中止の可能性

広い河川敷が見えると、気球は2機ぐらいしか膨らんでいない。ワンボックスカーが、番号の書かれたスペースにポツリポツリ停まっている。どうやら気球はその中に、まだ畳んでしまってあるようだ。

会場にはずっとアナウンスと解説が流れていて、それをよーく聞いていると、どうやら午後の大会は、風のため中止になったようだ。

わずか風速4メートル以上で中止だそう。昨日も一昨日も、午後は中止だったらしい。ボクと反対に、駅に向かっている人も多く、帰るようだ。今日はもう、見物を諦めたということだろうか。想像するしかない。不安になるが、頼れるものがない。

だが長大な土手の斜面に着くと、大群衆がシートを敷いて腰をおろしている。すごい。何万人いるだろう。こんな広範囲の群衆を生で見たことがないかもしれない。これは確かに大イベントだ。なぜこんなイベントが東京で知られていないのか。

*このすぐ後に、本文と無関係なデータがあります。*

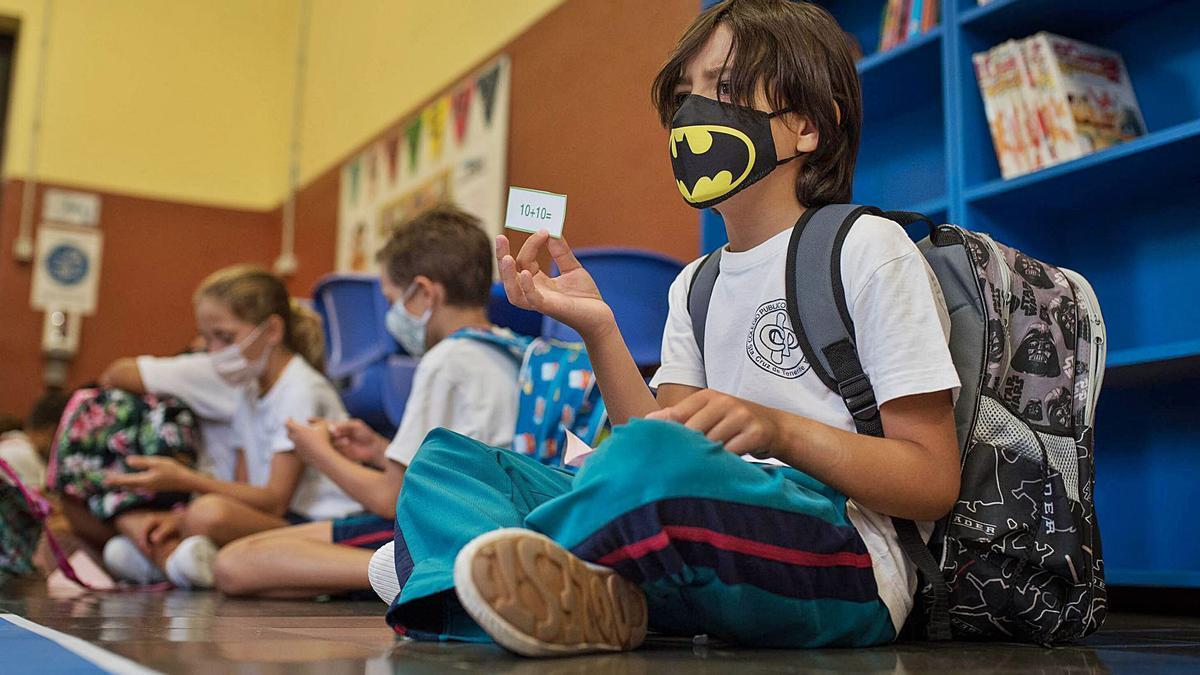 Alumnos tinerfeños el primer día de colegio en el mes de septiembre. | | CARSTEN W. LAURITSEN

このあと日が暮れてから、夜間係留イベント「ラ・モンゴルフィエ・ノクチューン」が予定されている。ロックバンドの生演奏に合わせ、地上で膨らませたバルーン群を一斉にバーナーでライトアップさせるらしい。

大変美しいと佐賀の人から聞いている。それを見ようという大観衆は残っているのだろうか。わからないがやるなら見たい。

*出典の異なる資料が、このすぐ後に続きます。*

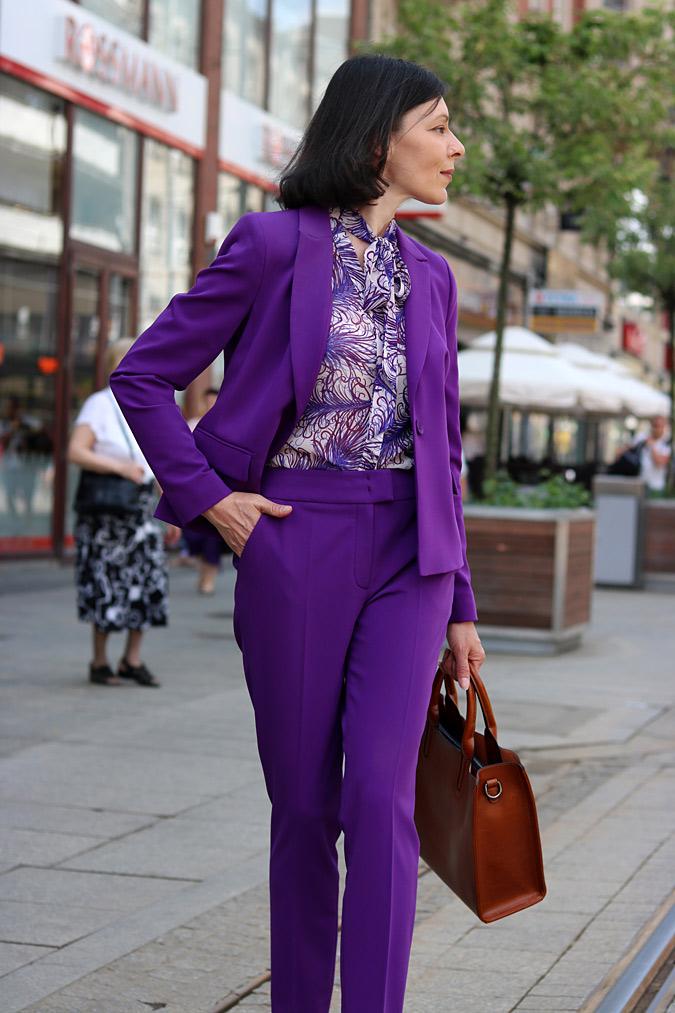 fioletowy garnitur damski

ところが、バルーンの夜間係留も風が強かったら中止で、バーナーの炎だけのイベントになるかもしれません、とアナウンスが言っている。

バーナーの炎だけのイベント? えー、気球が膨らまないなら、そんなの見ないで宿に帰りたい。と思った。明日最終日の朝、もう一度チャンスはある。

その時点で、やるかやらないかわからない夜間係留イベントまでに、2時間以上あった。